2 but they supposed that either fire or wind or swift air, or the circle of the stars, or turbulent water, or the luminaries of heaven were the gods that rule the world.

3 If through delight in the beauty of these things people assumed them to be gods, let them know how much better than these is their Lord, for the Author of Beauty created them.

4 And if people were amazed at their power and working, let them perceive from them how much more powerful is the One who formed them.

5 For from the greatness and beauty of created things comes a corresponding perception of their Creator.

6 Yet these people are little to be blamed, for perhaps they go astray while seeking God and desiring to find him.

7 For while they live among his works, they keep searching, and they trust in what they see, because the things that are seen are beautiful.

8 Yet again, not even they are to be excused;

9 for if they had the power to know so much that they could investigate the world, how did they fail to find sooner the Lord of these things?

Wow, that’s a pretty strong text. It reminds me of two others in the Bible versions I am much more familiar with.
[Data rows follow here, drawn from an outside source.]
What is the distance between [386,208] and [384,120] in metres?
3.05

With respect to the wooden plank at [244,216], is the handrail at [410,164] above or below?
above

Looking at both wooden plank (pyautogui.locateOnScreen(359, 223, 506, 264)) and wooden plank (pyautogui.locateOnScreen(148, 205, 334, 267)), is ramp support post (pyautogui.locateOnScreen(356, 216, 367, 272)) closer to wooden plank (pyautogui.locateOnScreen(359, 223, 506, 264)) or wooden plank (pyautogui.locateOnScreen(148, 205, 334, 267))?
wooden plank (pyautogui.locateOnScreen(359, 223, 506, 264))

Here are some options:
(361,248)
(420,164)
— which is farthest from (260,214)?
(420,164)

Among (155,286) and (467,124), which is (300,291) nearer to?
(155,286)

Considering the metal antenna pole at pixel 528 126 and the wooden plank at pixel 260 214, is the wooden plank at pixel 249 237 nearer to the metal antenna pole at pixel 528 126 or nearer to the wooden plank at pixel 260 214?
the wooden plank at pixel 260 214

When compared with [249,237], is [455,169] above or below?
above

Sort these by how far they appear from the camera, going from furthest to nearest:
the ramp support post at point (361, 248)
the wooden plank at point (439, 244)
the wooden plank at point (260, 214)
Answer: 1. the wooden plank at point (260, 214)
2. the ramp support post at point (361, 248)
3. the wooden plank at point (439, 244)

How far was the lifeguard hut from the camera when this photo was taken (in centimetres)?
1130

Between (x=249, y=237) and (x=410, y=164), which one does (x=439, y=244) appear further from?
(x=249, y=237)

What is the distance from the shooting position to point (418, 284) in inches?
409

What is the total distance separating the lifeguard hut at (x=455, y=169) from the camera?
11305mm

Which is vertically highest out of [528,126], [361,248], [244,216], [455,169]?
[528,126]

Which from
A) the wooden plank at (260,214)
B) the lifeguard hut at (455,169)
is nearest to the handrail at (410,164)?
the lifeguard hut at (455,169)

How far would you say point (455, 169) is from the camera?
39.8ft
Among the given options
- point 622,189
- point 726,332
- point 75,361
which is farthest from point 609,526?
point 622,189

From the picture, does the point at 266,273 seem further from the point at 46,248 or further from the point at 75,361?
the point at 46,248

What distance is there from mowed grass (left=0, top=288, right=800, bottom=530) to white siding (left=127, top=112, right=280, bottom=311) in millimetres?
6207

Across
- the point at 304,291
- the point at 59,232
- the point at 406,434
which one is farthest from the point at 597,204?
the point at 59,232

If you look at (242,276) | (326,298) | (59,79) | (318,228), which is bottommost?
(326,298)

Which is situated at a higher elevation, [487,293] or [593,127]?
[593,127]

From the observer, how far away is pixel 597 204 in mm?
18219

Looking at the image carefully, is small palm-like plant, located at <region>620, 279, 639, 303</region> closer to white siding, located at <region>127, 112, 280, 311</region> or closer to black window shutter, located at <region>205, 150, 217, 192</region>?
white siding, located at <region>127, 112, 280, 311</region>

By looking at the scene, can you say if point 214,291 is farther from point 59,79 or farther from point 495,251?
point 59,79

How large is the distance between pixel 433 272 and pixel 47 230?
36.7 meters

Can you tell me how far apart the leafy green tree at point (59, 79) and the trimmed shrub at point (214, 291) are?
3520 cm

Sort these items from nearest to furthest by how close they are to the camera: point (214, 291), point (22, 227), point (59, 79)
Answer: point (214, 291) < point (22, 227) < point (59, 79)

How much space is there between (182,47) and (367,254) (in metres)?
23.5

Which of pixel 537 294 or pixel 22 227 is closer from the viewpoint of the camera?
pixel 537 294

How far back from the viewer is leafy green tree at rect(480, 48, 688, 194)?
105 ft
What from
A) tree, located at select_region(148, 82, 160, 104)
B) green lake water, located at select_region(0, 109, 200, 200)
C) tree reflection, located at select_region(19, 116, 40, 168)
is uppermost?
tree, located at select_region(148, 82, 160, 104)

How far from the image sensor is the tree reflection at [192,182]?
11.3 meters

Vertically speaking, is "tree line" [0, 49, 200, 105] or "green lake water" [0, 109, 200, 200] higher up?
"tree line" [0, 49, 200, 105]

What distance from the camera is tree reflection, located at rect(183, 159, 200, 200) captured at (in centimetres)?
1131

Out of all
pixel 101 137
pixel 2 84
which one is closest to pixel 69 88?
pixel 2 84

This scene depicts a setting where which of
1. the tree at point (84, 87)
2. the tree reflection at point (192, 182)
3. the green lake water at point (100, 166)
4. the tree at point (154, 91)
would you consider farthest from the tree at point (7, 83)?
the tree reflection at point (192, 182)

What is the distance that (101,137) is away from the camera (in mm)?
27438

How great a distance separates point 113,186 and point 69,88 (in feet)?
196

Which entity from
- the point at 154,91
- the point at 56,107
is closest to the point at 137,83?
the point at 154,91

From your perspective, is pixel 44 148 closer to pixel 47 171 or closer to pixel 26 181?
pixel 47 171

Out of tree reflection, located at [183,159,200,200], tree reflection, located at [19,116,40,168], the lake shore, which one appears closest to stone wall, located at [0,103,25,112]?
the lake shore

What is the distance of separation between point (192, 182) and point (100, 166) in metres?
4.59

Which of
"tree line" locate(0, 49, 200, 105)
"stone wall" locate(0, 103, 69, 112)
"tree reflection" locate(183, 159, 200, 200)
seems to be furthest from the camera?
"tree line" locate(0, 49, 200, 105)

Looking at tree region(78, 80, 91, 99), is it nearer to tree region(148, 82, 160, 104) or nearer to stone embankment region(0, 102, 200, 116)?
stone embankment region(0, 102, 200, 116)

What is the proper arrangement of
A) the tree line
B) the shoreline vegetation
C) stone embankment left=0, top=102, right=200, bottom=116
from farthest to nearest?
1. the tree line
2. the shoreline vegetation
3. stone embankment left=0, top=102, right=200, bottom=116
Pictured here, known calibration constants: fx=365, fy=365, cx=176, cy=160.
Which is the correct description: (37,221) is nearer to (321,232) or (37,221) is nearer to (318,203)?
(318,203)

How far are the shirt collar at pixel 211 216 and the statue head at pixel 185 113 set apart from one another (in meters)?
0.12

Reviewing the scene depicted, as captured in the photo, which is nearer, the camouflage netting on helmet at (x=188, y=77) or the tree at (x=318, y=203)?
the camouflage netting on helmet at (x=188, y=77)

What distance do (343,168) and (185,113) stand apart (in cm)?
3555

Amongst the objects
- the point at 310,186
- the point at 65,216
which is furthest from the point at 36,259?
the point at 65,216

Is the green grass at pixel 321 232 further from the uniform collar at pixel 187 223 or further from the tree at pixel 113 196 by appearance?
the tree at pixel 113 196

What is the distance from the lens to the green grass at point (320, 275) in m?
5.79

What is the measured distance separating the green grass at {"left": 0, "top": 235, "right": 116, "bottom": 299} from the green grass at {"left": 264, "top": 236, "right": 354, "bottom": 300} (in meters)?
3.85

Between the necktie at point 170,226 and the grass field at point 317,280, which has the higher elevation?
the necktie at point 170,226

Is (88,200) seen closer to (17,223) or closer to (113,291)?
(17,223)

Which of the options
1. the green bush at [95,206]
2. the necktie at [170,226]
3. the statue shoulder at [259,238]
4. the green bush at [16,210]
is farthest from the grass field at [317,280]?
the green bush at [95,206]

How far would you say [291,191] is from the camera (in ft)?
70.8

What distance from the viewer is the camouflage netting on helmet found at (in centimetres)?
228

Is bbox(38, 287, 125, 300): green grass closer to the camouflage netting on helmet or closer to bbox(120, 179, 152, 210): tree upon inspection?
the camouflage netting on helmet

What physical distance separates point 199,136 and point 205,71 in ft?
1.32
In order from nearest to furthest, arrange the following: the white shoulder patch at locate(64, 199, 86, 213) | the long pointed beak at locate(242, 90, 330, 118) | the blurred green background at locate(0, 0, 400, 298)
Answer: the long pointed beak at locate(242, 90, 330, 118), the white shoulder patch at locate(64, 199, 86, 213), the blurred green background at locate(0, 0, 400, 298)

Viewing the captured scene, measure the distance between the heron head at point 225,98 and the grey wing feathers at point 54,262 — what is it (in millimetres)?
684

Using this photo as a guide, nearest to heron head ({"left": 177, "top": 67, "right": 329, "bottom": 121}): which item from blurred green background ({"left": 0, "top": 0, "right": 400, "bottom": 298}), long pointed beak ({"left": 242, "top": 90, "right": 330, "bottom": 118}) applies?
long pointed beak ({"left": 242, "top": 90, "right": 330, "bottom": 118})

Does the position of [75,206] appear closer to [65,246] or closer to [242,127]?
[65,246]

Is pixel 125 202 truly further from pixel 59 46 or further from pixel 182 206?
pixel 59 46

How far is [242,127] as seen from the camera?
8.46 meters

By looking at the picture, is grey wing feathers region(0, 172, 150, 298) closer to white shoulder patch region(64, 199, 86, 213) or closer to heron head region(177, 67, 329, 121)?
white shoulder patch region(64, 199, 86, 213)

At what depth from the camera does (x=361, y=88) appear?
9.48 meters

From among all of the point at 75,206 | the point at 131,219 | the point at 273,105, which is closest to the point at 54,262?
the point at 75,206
First from Job 12:7-10 (bold again mine):

Ask the animals, and they will teach you;

    the birds of the air, and they will tell you;

ask the plants of the earth, and they will teach you;

    and the fish of the sea will declare to you.

Who among all these does not know

    that the hand of the LORD has done this?

In his hand is the life of every living thing

    and the breath of every human being.

And then from the Apostle Paul’s letter to the Romans, 1:19-20, which has it this way in the
Christian New Testament (I am using Eugene Peterson’s creative translation, The Message, and, again, the bold mine):

But the basic reality of God is plain enough. Open your eyes and there it is! By taking a long and thoughtful look at what God has created, people have always been able to see what their eyes as such can’t see: eternal power, for instance, and the mystery of his divine being. 

Back to our pudding, sometimes it just needs to be said: If the reality of God is still at best a stretch for you, look at God’s creative and loving evidences. Go ahead. Take a bite. The Master Chef is eager that you do that. Or, as the Bible says elsewhere, “Taste and see…” Have patience with the possibility that God is not only real, but that God desires to be known and even makes that a possibility for all willing to consider it.